Your instructions>
Exactly as written, please set down all of the entries again, with no pictures.

Data extract>
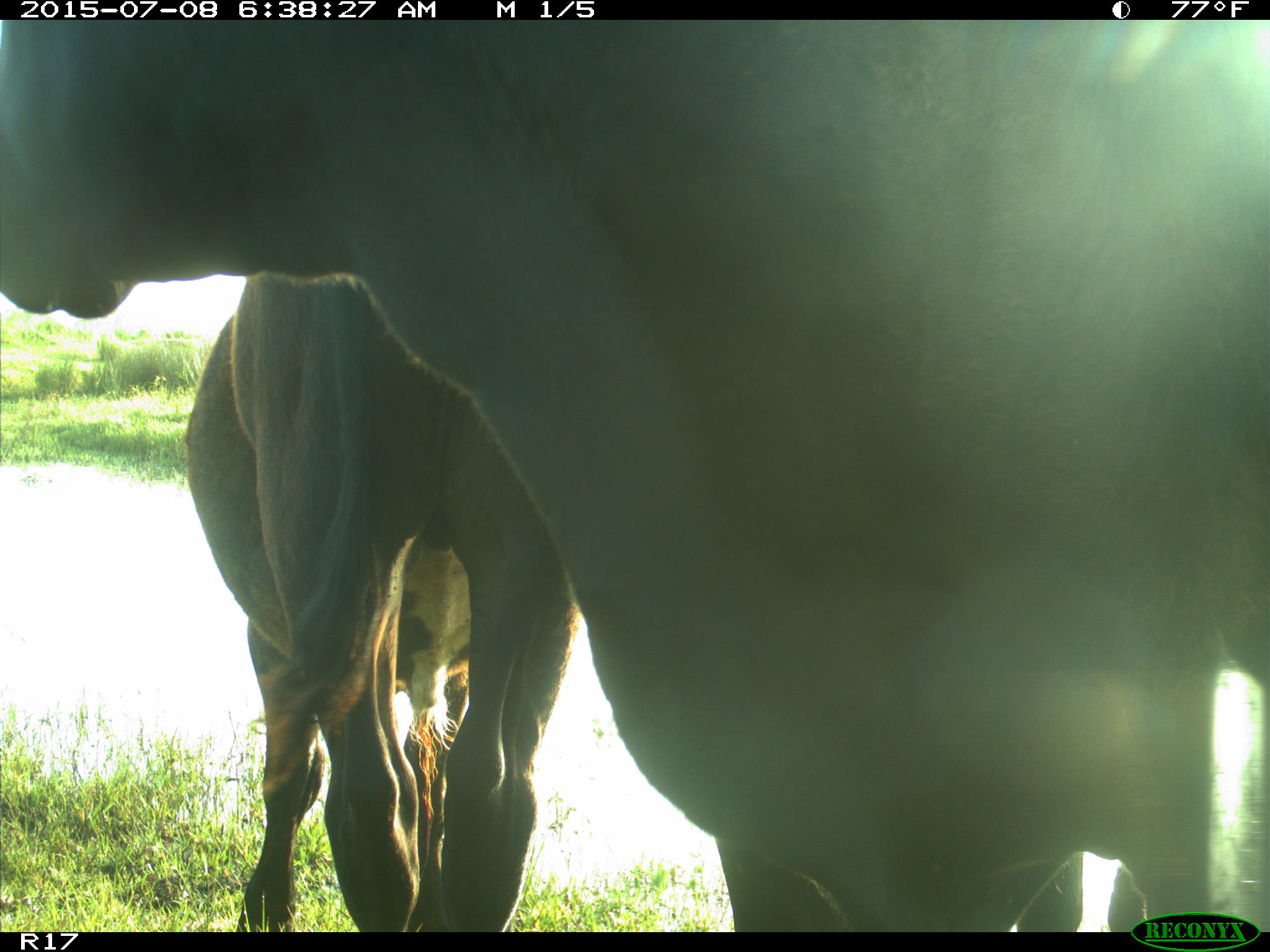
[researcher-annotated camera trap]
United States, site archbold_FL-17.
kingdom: Animalia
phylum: Chordata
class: Mammalia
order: Artiodactyla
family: Bovidae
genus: Bos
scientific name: Bos taurus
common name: domestic cow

Answer box>
[researcher-annotated camera trap]
United States, site archbold_FL-17.
kingdom: Animalia
phylum: Chordata
class: Mammalia
order: Artiodactyla
family: Bovidae
genus: Bos
scientific name: Bos taurus
common name: domestic cow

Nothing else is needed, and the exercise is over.